What is being asked:
According to the selected text about the flexible Gd(III) framework, how can all the guest aldehydes be recovered?

Selected text:
──────

Although a few SC–SC transformations (structural dynamism)5 on metal–organic single crystals, caused by solvent exchange, temperature change or framework distortion, have been reported,6 studies focused on the adsorption and separation of organic molecules, especially using lanthanide frameworks, are relatively rare.7 For most of the frameworks, the major obstacle is associated with the catastrophic failure of single crystallinity during these transformation processes.

Using the preferences of different coordination specifics of metal ions in combination with topology of organic linkers, crystal engineering can be very fruitful8 in the design and construction of porous flexible frameworks. To our perception, lanthanide (Ln) metal ions with their high and variable coordination numbers and different coordination geometries should be ideal for the fabrication of flexible MOFs. On the other hand, our interest in the ligand H2L (see Scheme 1) is mainly based on the fact that the presence of four nitro groups on the benzene ring creates steric hindrance, allowing the formation of a non-interpenetrating 3D structure with sufficient pore size to host small organic molecule(s). Besides, it may afford observation of the carboxylate coordination mode and its changes, termed as a “carboxylate shift”, which is a low-energy process and allows structural flexibility to influence the overall structure.9 Earlier, we used this ligand to construct flexible frameworks, which showed direct crystallographic observation of catalytic reactions inside the pores.10 Herein, we report the SC–SC encapsulation of various aromatic aldehydes inside the pores of the flexible Gd(III) framework (1), having two different types of channels (channels A and B). While 4-chlorobenzaldedhyde as the guest preferentially occupies channel B without substantial changes in the overall structure, encapsulation of 4-fluorobenzaldehyde and/or 4-methylbenzaldehyde as guests in 1 involves drastic changes in the framework channels, along with concomitant movement of the lattice water molecules to the metal center. Given the importance of particularly desirable SC–SC transformations in dynamic frameworks, the understanding of such non-coordinating guest-driven structural transitions followed by molecular motion can provide better insight to fabricate advanced molecular devices with the possibility of discriminating explosive or toxic organics. Furthermore, all the guest aldehydes can be recovered by soaking 1 in fresh DMF, whereupon the daughter frameworks revert back to the mother framework, again in an SC–SC manner, rendering the host framework a dynamic and recoverable container11 for the aromatic aldehydes.

──────

(Stored data entries)

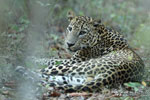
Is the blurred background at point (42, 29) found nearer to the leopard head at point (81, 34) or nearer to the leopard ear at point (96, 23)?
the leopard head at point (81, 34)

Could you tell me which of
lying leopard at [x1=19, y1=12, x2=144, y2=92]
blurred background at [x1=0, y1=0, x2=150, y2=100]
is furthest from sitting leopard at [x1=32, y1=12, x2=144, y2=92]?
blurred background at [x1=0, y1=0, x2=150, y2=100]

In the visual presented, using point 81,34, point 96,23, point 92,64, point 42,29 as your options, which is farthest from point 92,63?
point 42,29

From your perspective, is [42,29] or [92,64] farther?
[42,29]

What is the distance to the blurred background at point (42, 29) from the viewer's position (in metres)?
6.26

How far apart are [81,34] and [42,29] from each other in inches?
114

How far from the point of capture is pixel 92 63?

──────

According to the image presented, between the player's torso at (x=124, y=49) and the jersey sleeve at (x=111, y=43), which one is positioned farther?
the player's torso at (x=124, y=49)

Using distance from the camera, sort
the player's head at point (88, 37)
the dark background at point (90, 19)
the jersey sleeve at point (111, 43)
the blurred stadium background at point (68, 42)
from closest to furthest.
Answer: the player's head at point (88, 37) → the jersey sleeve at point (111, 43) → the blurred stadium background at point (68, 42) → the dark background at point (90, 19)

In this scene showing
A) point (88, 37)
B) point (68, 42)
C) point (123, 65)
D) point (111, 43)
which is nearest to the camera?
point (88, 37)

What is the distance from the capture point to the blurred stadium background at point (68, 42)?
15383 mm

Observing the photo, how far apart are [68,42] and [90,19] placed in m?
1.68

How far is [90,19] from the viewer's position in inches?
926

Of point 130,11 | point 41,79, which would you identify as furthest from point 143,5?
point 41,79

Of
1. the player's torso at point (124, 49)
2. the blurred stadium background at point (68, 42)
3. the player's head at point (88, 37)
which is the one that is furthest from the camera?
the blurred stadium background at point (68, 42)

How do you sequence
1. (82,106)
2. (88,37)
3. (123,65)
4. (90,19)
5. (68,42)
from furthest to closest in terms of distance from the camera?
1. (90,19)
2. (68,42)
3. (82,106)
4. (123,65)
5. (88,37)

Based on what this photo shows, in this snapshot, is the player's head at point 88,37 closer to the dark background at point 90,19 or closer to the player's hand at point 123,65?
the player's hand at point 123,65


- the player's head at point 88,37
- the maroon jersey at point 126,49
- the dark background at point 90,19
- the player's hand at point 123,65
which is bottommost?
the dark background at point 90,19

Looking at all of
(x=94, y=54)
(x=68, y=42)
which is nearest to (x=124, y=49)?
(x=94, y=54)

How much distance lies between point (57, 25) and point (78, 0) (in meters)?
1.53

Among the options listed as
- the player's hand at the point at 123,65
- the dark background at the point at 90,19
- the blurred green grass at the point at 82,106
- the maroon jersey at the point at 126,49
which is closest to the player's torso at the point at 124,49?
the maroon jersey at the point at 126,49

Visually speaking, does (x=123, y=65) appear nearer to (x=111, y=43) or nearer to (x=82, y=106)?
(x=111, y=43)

──────

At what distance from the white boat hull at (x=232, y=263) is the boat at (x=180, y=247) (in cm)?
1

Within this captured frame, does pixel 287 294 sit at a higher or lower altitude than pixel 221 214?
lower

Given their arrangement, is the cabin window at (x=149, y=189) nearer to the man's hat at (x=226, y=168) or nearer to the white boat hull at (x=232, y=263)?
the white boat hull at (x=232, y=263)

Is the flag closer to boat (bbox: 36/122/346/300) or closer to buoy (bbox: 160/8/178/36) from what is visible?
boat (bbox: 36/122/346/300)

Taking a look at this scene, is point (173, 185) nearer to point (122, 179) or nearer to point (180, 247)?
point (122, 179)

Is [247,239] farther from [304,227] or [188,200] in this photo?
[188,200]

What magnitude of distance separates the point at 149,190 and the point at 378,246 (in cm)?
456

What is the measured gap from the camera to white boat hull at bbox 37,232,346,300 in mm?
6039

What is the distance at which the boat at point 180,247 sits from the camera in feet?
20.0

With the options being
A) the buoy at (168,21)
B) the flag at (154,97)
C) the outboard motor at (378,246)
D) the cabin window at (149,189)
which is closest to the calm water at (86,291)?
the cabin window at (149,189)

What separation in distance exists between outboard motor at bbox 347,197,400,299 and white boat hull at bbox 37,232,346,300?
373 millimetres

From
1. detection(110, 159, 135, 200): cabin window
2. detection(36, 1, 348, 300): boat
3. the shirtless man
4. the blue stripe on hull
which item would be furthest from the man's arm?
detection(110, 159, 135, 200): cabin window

──────

Answer space:
By soaking framework 1 in fresh DMF.